The Fiscal Information and Investigation Service (FIOD) arrested a 57-year-old man from Amsterdam and a 39-year-old man from The Hague, according to a statement. Investigators searched three business premises in Enschede and Almere and seized more than 800 servers from datacenters in Dronten and Schiphol-Rijk.

The agency said the original webhosting company, founded on February 10 2022 – two weeks before Russia’s full-scale invasion of Ukraine – had been used for “destabilising activities” against the EU, including interference, cyberattacks and the spread of disinformation.

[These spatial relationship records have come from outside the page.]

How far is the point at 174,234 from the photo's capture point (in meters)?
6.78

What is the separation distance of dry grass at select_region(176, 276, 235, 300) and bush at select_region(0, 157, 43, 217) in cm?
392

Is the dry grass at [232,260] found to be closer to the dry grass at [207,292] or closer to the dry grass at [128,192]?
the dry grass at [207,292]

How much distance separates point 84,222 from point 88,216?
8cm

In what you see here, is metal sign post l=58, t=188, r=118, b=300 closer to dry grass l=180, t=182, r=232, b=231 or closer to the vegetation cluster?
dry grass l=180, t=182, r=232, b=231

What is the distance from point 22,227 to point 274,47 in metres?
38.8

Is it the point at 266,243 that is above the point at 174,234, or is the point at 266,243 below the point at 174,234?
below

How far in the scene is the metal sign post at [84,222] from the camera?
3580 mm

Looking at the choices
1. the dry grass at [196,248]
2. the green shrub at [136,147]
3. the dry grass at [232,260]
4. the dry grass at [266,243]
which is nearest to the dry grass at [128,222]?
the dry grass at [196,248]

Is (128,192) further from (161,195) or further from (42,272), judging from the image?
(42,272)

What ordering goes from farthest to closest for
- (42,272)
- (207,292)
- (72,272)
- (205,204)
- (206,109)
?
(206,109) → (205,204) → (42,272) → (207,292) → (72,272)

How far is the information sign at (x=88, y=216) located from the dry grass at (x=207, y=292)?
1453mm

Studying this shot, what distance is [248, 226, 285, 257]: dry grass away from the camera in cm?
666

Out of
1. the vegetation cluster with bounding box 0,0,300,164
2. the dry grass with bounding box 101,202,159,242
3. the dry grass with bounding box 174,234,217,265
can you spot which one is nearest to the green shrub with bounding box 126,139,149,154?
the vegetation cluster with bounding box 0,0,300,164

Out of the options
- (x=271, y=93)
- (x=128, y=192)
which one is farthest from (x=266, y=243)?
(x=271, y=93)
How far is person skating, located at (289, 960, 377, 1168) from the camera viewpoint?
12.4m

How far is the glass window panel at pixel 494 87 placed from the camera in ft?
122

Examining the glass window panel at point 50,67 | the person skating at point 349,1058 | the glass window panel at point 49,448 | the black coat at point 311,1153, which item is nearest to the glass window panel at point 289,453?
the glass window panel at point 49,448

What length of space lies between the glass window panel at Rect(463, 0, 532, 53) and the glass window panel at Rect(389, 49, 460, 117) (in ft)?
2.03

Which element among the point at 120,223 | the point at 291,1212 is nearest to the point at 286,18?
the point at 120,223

The European Union added that company to its sanctions list in May 2025, as part of a package targeting 21 individuals and six companies linked to Russia’s hybrid attacks on Europe.

Around the same date, most of its technical infrastructure was transferred to a newly created Dutch company that investigators describe as a front, the FIOD said. The 57-year-old is listed as its director and indirect sole shareholder.

A second Dutch firm, run by the 39-year-old, provided the internet connectivity that kept the servers online. The investigation is being led by the public prosecution department’s specialist financial unit, the Functioneel Parket.

Hybrid warfare

FIOD did not name either of the Dutch companies or the sanctioned firm. The description matches Stark Industries Solutions Ltd – a UK-registered host – and a Dutch successor entity, WorkTitans BV, according to research by US cybersecurity firm Recorded Future published in August.

Dutch security services AIVD and MIVD warned in a joint report in February that Russian hybrid activity targeting EU states was intensifying, with cyberattacks, sabotage and disinformation campaigns becoming more frequent and brazen.

AIVD director Simone Smit said last month that the threat to national security had not been so broad since the agency was founded after the Second World War.

FIOD has previously said more than 100 Dutch companies have been fined or prosecuted for breaching Russia sanctions since the start of the full-scale invasion. Breaches of the Sanctions Act carry prison sentences of up to six years for the most serious category.